** start **

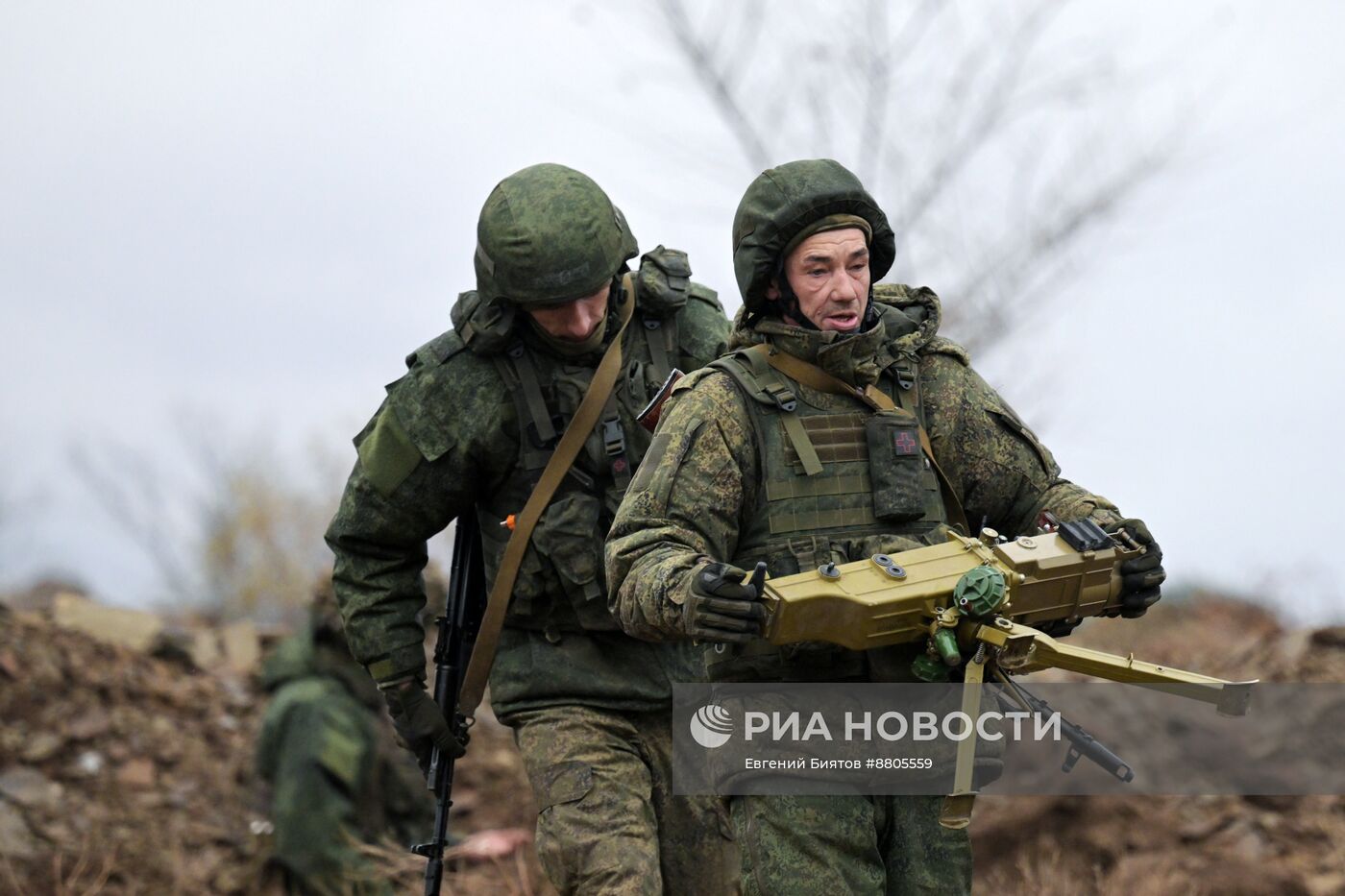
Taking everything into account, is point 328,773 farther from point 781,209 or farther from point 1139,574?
point 1139,574

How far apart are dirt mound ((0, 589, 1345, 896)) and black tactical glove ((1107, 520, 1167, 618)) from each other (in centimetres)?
348

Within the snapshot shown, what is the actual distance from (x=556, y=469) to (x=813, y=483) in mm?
1518

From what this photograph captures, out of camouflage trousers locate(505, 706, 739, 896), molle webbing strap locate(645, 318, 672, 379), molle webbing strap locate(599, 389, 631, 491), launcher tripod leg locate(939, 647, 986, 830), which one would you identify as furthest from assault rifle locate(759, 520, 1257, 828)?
molle webbing strap locate(645, 318, 672, 379)

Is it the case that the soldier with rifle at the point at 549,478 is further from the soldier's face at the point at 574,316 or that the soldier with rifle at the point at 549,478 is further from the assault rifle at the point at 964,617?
the assault rifle at the point at 964,617

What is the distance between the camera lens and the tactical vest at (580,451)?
6.23m

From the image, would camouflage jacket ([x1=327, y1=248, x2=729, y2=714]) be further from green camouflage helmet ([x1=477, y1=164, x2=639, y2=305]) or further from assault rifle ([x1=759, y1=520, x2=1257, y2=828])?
assault rifle ([x1=759, y1=520, x2=1257, y2=828])

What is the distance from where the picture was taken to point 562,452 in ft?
20.5

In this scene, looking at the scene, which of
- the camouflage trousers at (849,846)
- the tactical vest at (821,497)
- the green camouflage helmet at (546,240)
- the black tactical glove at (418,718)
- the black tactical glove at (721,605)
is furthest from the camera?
the black tactical glove at (418,718)

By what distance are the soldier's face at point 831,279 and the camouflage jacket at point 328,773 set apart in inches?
223

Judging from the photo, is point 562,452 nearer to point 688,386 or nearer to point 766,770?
point 688,386

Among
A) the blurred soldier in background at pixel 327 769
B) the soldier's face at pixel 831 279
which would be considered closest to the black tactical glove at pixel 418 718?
the soldier's face at pixel 831 279

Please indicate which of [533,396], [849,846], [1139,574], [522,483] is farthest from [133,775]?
[1139,574]

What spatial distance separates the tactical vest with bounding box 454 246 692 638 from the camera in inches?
245

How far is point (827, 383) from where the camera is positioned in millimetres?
5016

** end **

Goal →
Return this listing line for line, without the pictures.

Written answer →
Taking everything into account, is point 328,773 farther from point 781,209 or farther from point 1139,574?
point 1139,574

How far apart are dirt mound ((0, 589, 1345, 896)) and black tactical glove ((1107, 520, 1167, 618)) from each other (in centimetres)?
348

Within the snapshot shown, what is the actual distance from (x=556, y=469) to (x=813, y=483) in mm?
1518

From what this photograph captures, out of camouflage trousers locate(505, 706, 739, 896), molle webbing strap locate(645, 318, 672, 379), molle webbing strap locate(599, 389, 631, 491), launcher tripod leg locate(939, 647, 986, 830), which one would you identify as furthest from assault rifle locate(759, 520, 1257, 828)?
molle webbing strap locate(645, 318, 672, 379)

Is it the case that the soldier with rifle at the point at 549,478 is further from the soldier's face at the point at 574,316 or that the soldier with rifle at the point at 549,478 is further from the assault rifle at the point at 964,617?
the assault rifle at the point at 964,617

What is the distance between the camera lens and the tactical vest at (580,451)?
6.23m

From the image, would camouflage jacket ([x1=327, y1=248, x2=729, y2=714]) be further from green camouflage helmet ([x1=477, y1=164, x2=639, y2=305]) or further from assault rifle ([x1=759, y1=520, x2=1257, y2=828])?
assault rifle ([x1=759, y1=520, x2=1257, y2=828])

What is the distance from where the picture was taken to point 562,452 in ft?
20.5

In this scene, looking at the scene, which of
- the camouflage trousers at (849,846)
- the tactical vest at (821,497)
- the green camouflage helmet at (546,240)
- the black tactical glove at (418,718)
- the black tactical glove at (721,605)
is furthest from the camera?
the black tactical glove at (418,718)

By what distance are the soldier's face at point 831,279 and the camouflage jacket at point 328,773 set apart in inches?
223

Judging from the photo, is point 562,452 nearer to point 688,386 or nearer to point 766,770?
point 688,386

Among
A) the blurred soldier in background at pixel 327 769
B) the soldier's face at pixel 831 279
which would be considered closest to the black tactical glove at pixel 418 718?
the soldier's face at pixel 831 279

Please indicate which of [533,396], [849,846], [1139,574], [522,483] is farthest from [133,775]?
[1139,574]

What spatial distance separates the tactical vest with bounding box 454 246 692 638 from the camera in inches?
245

How far is point (827, 383) from where the camera is positioned in millimetres?
5016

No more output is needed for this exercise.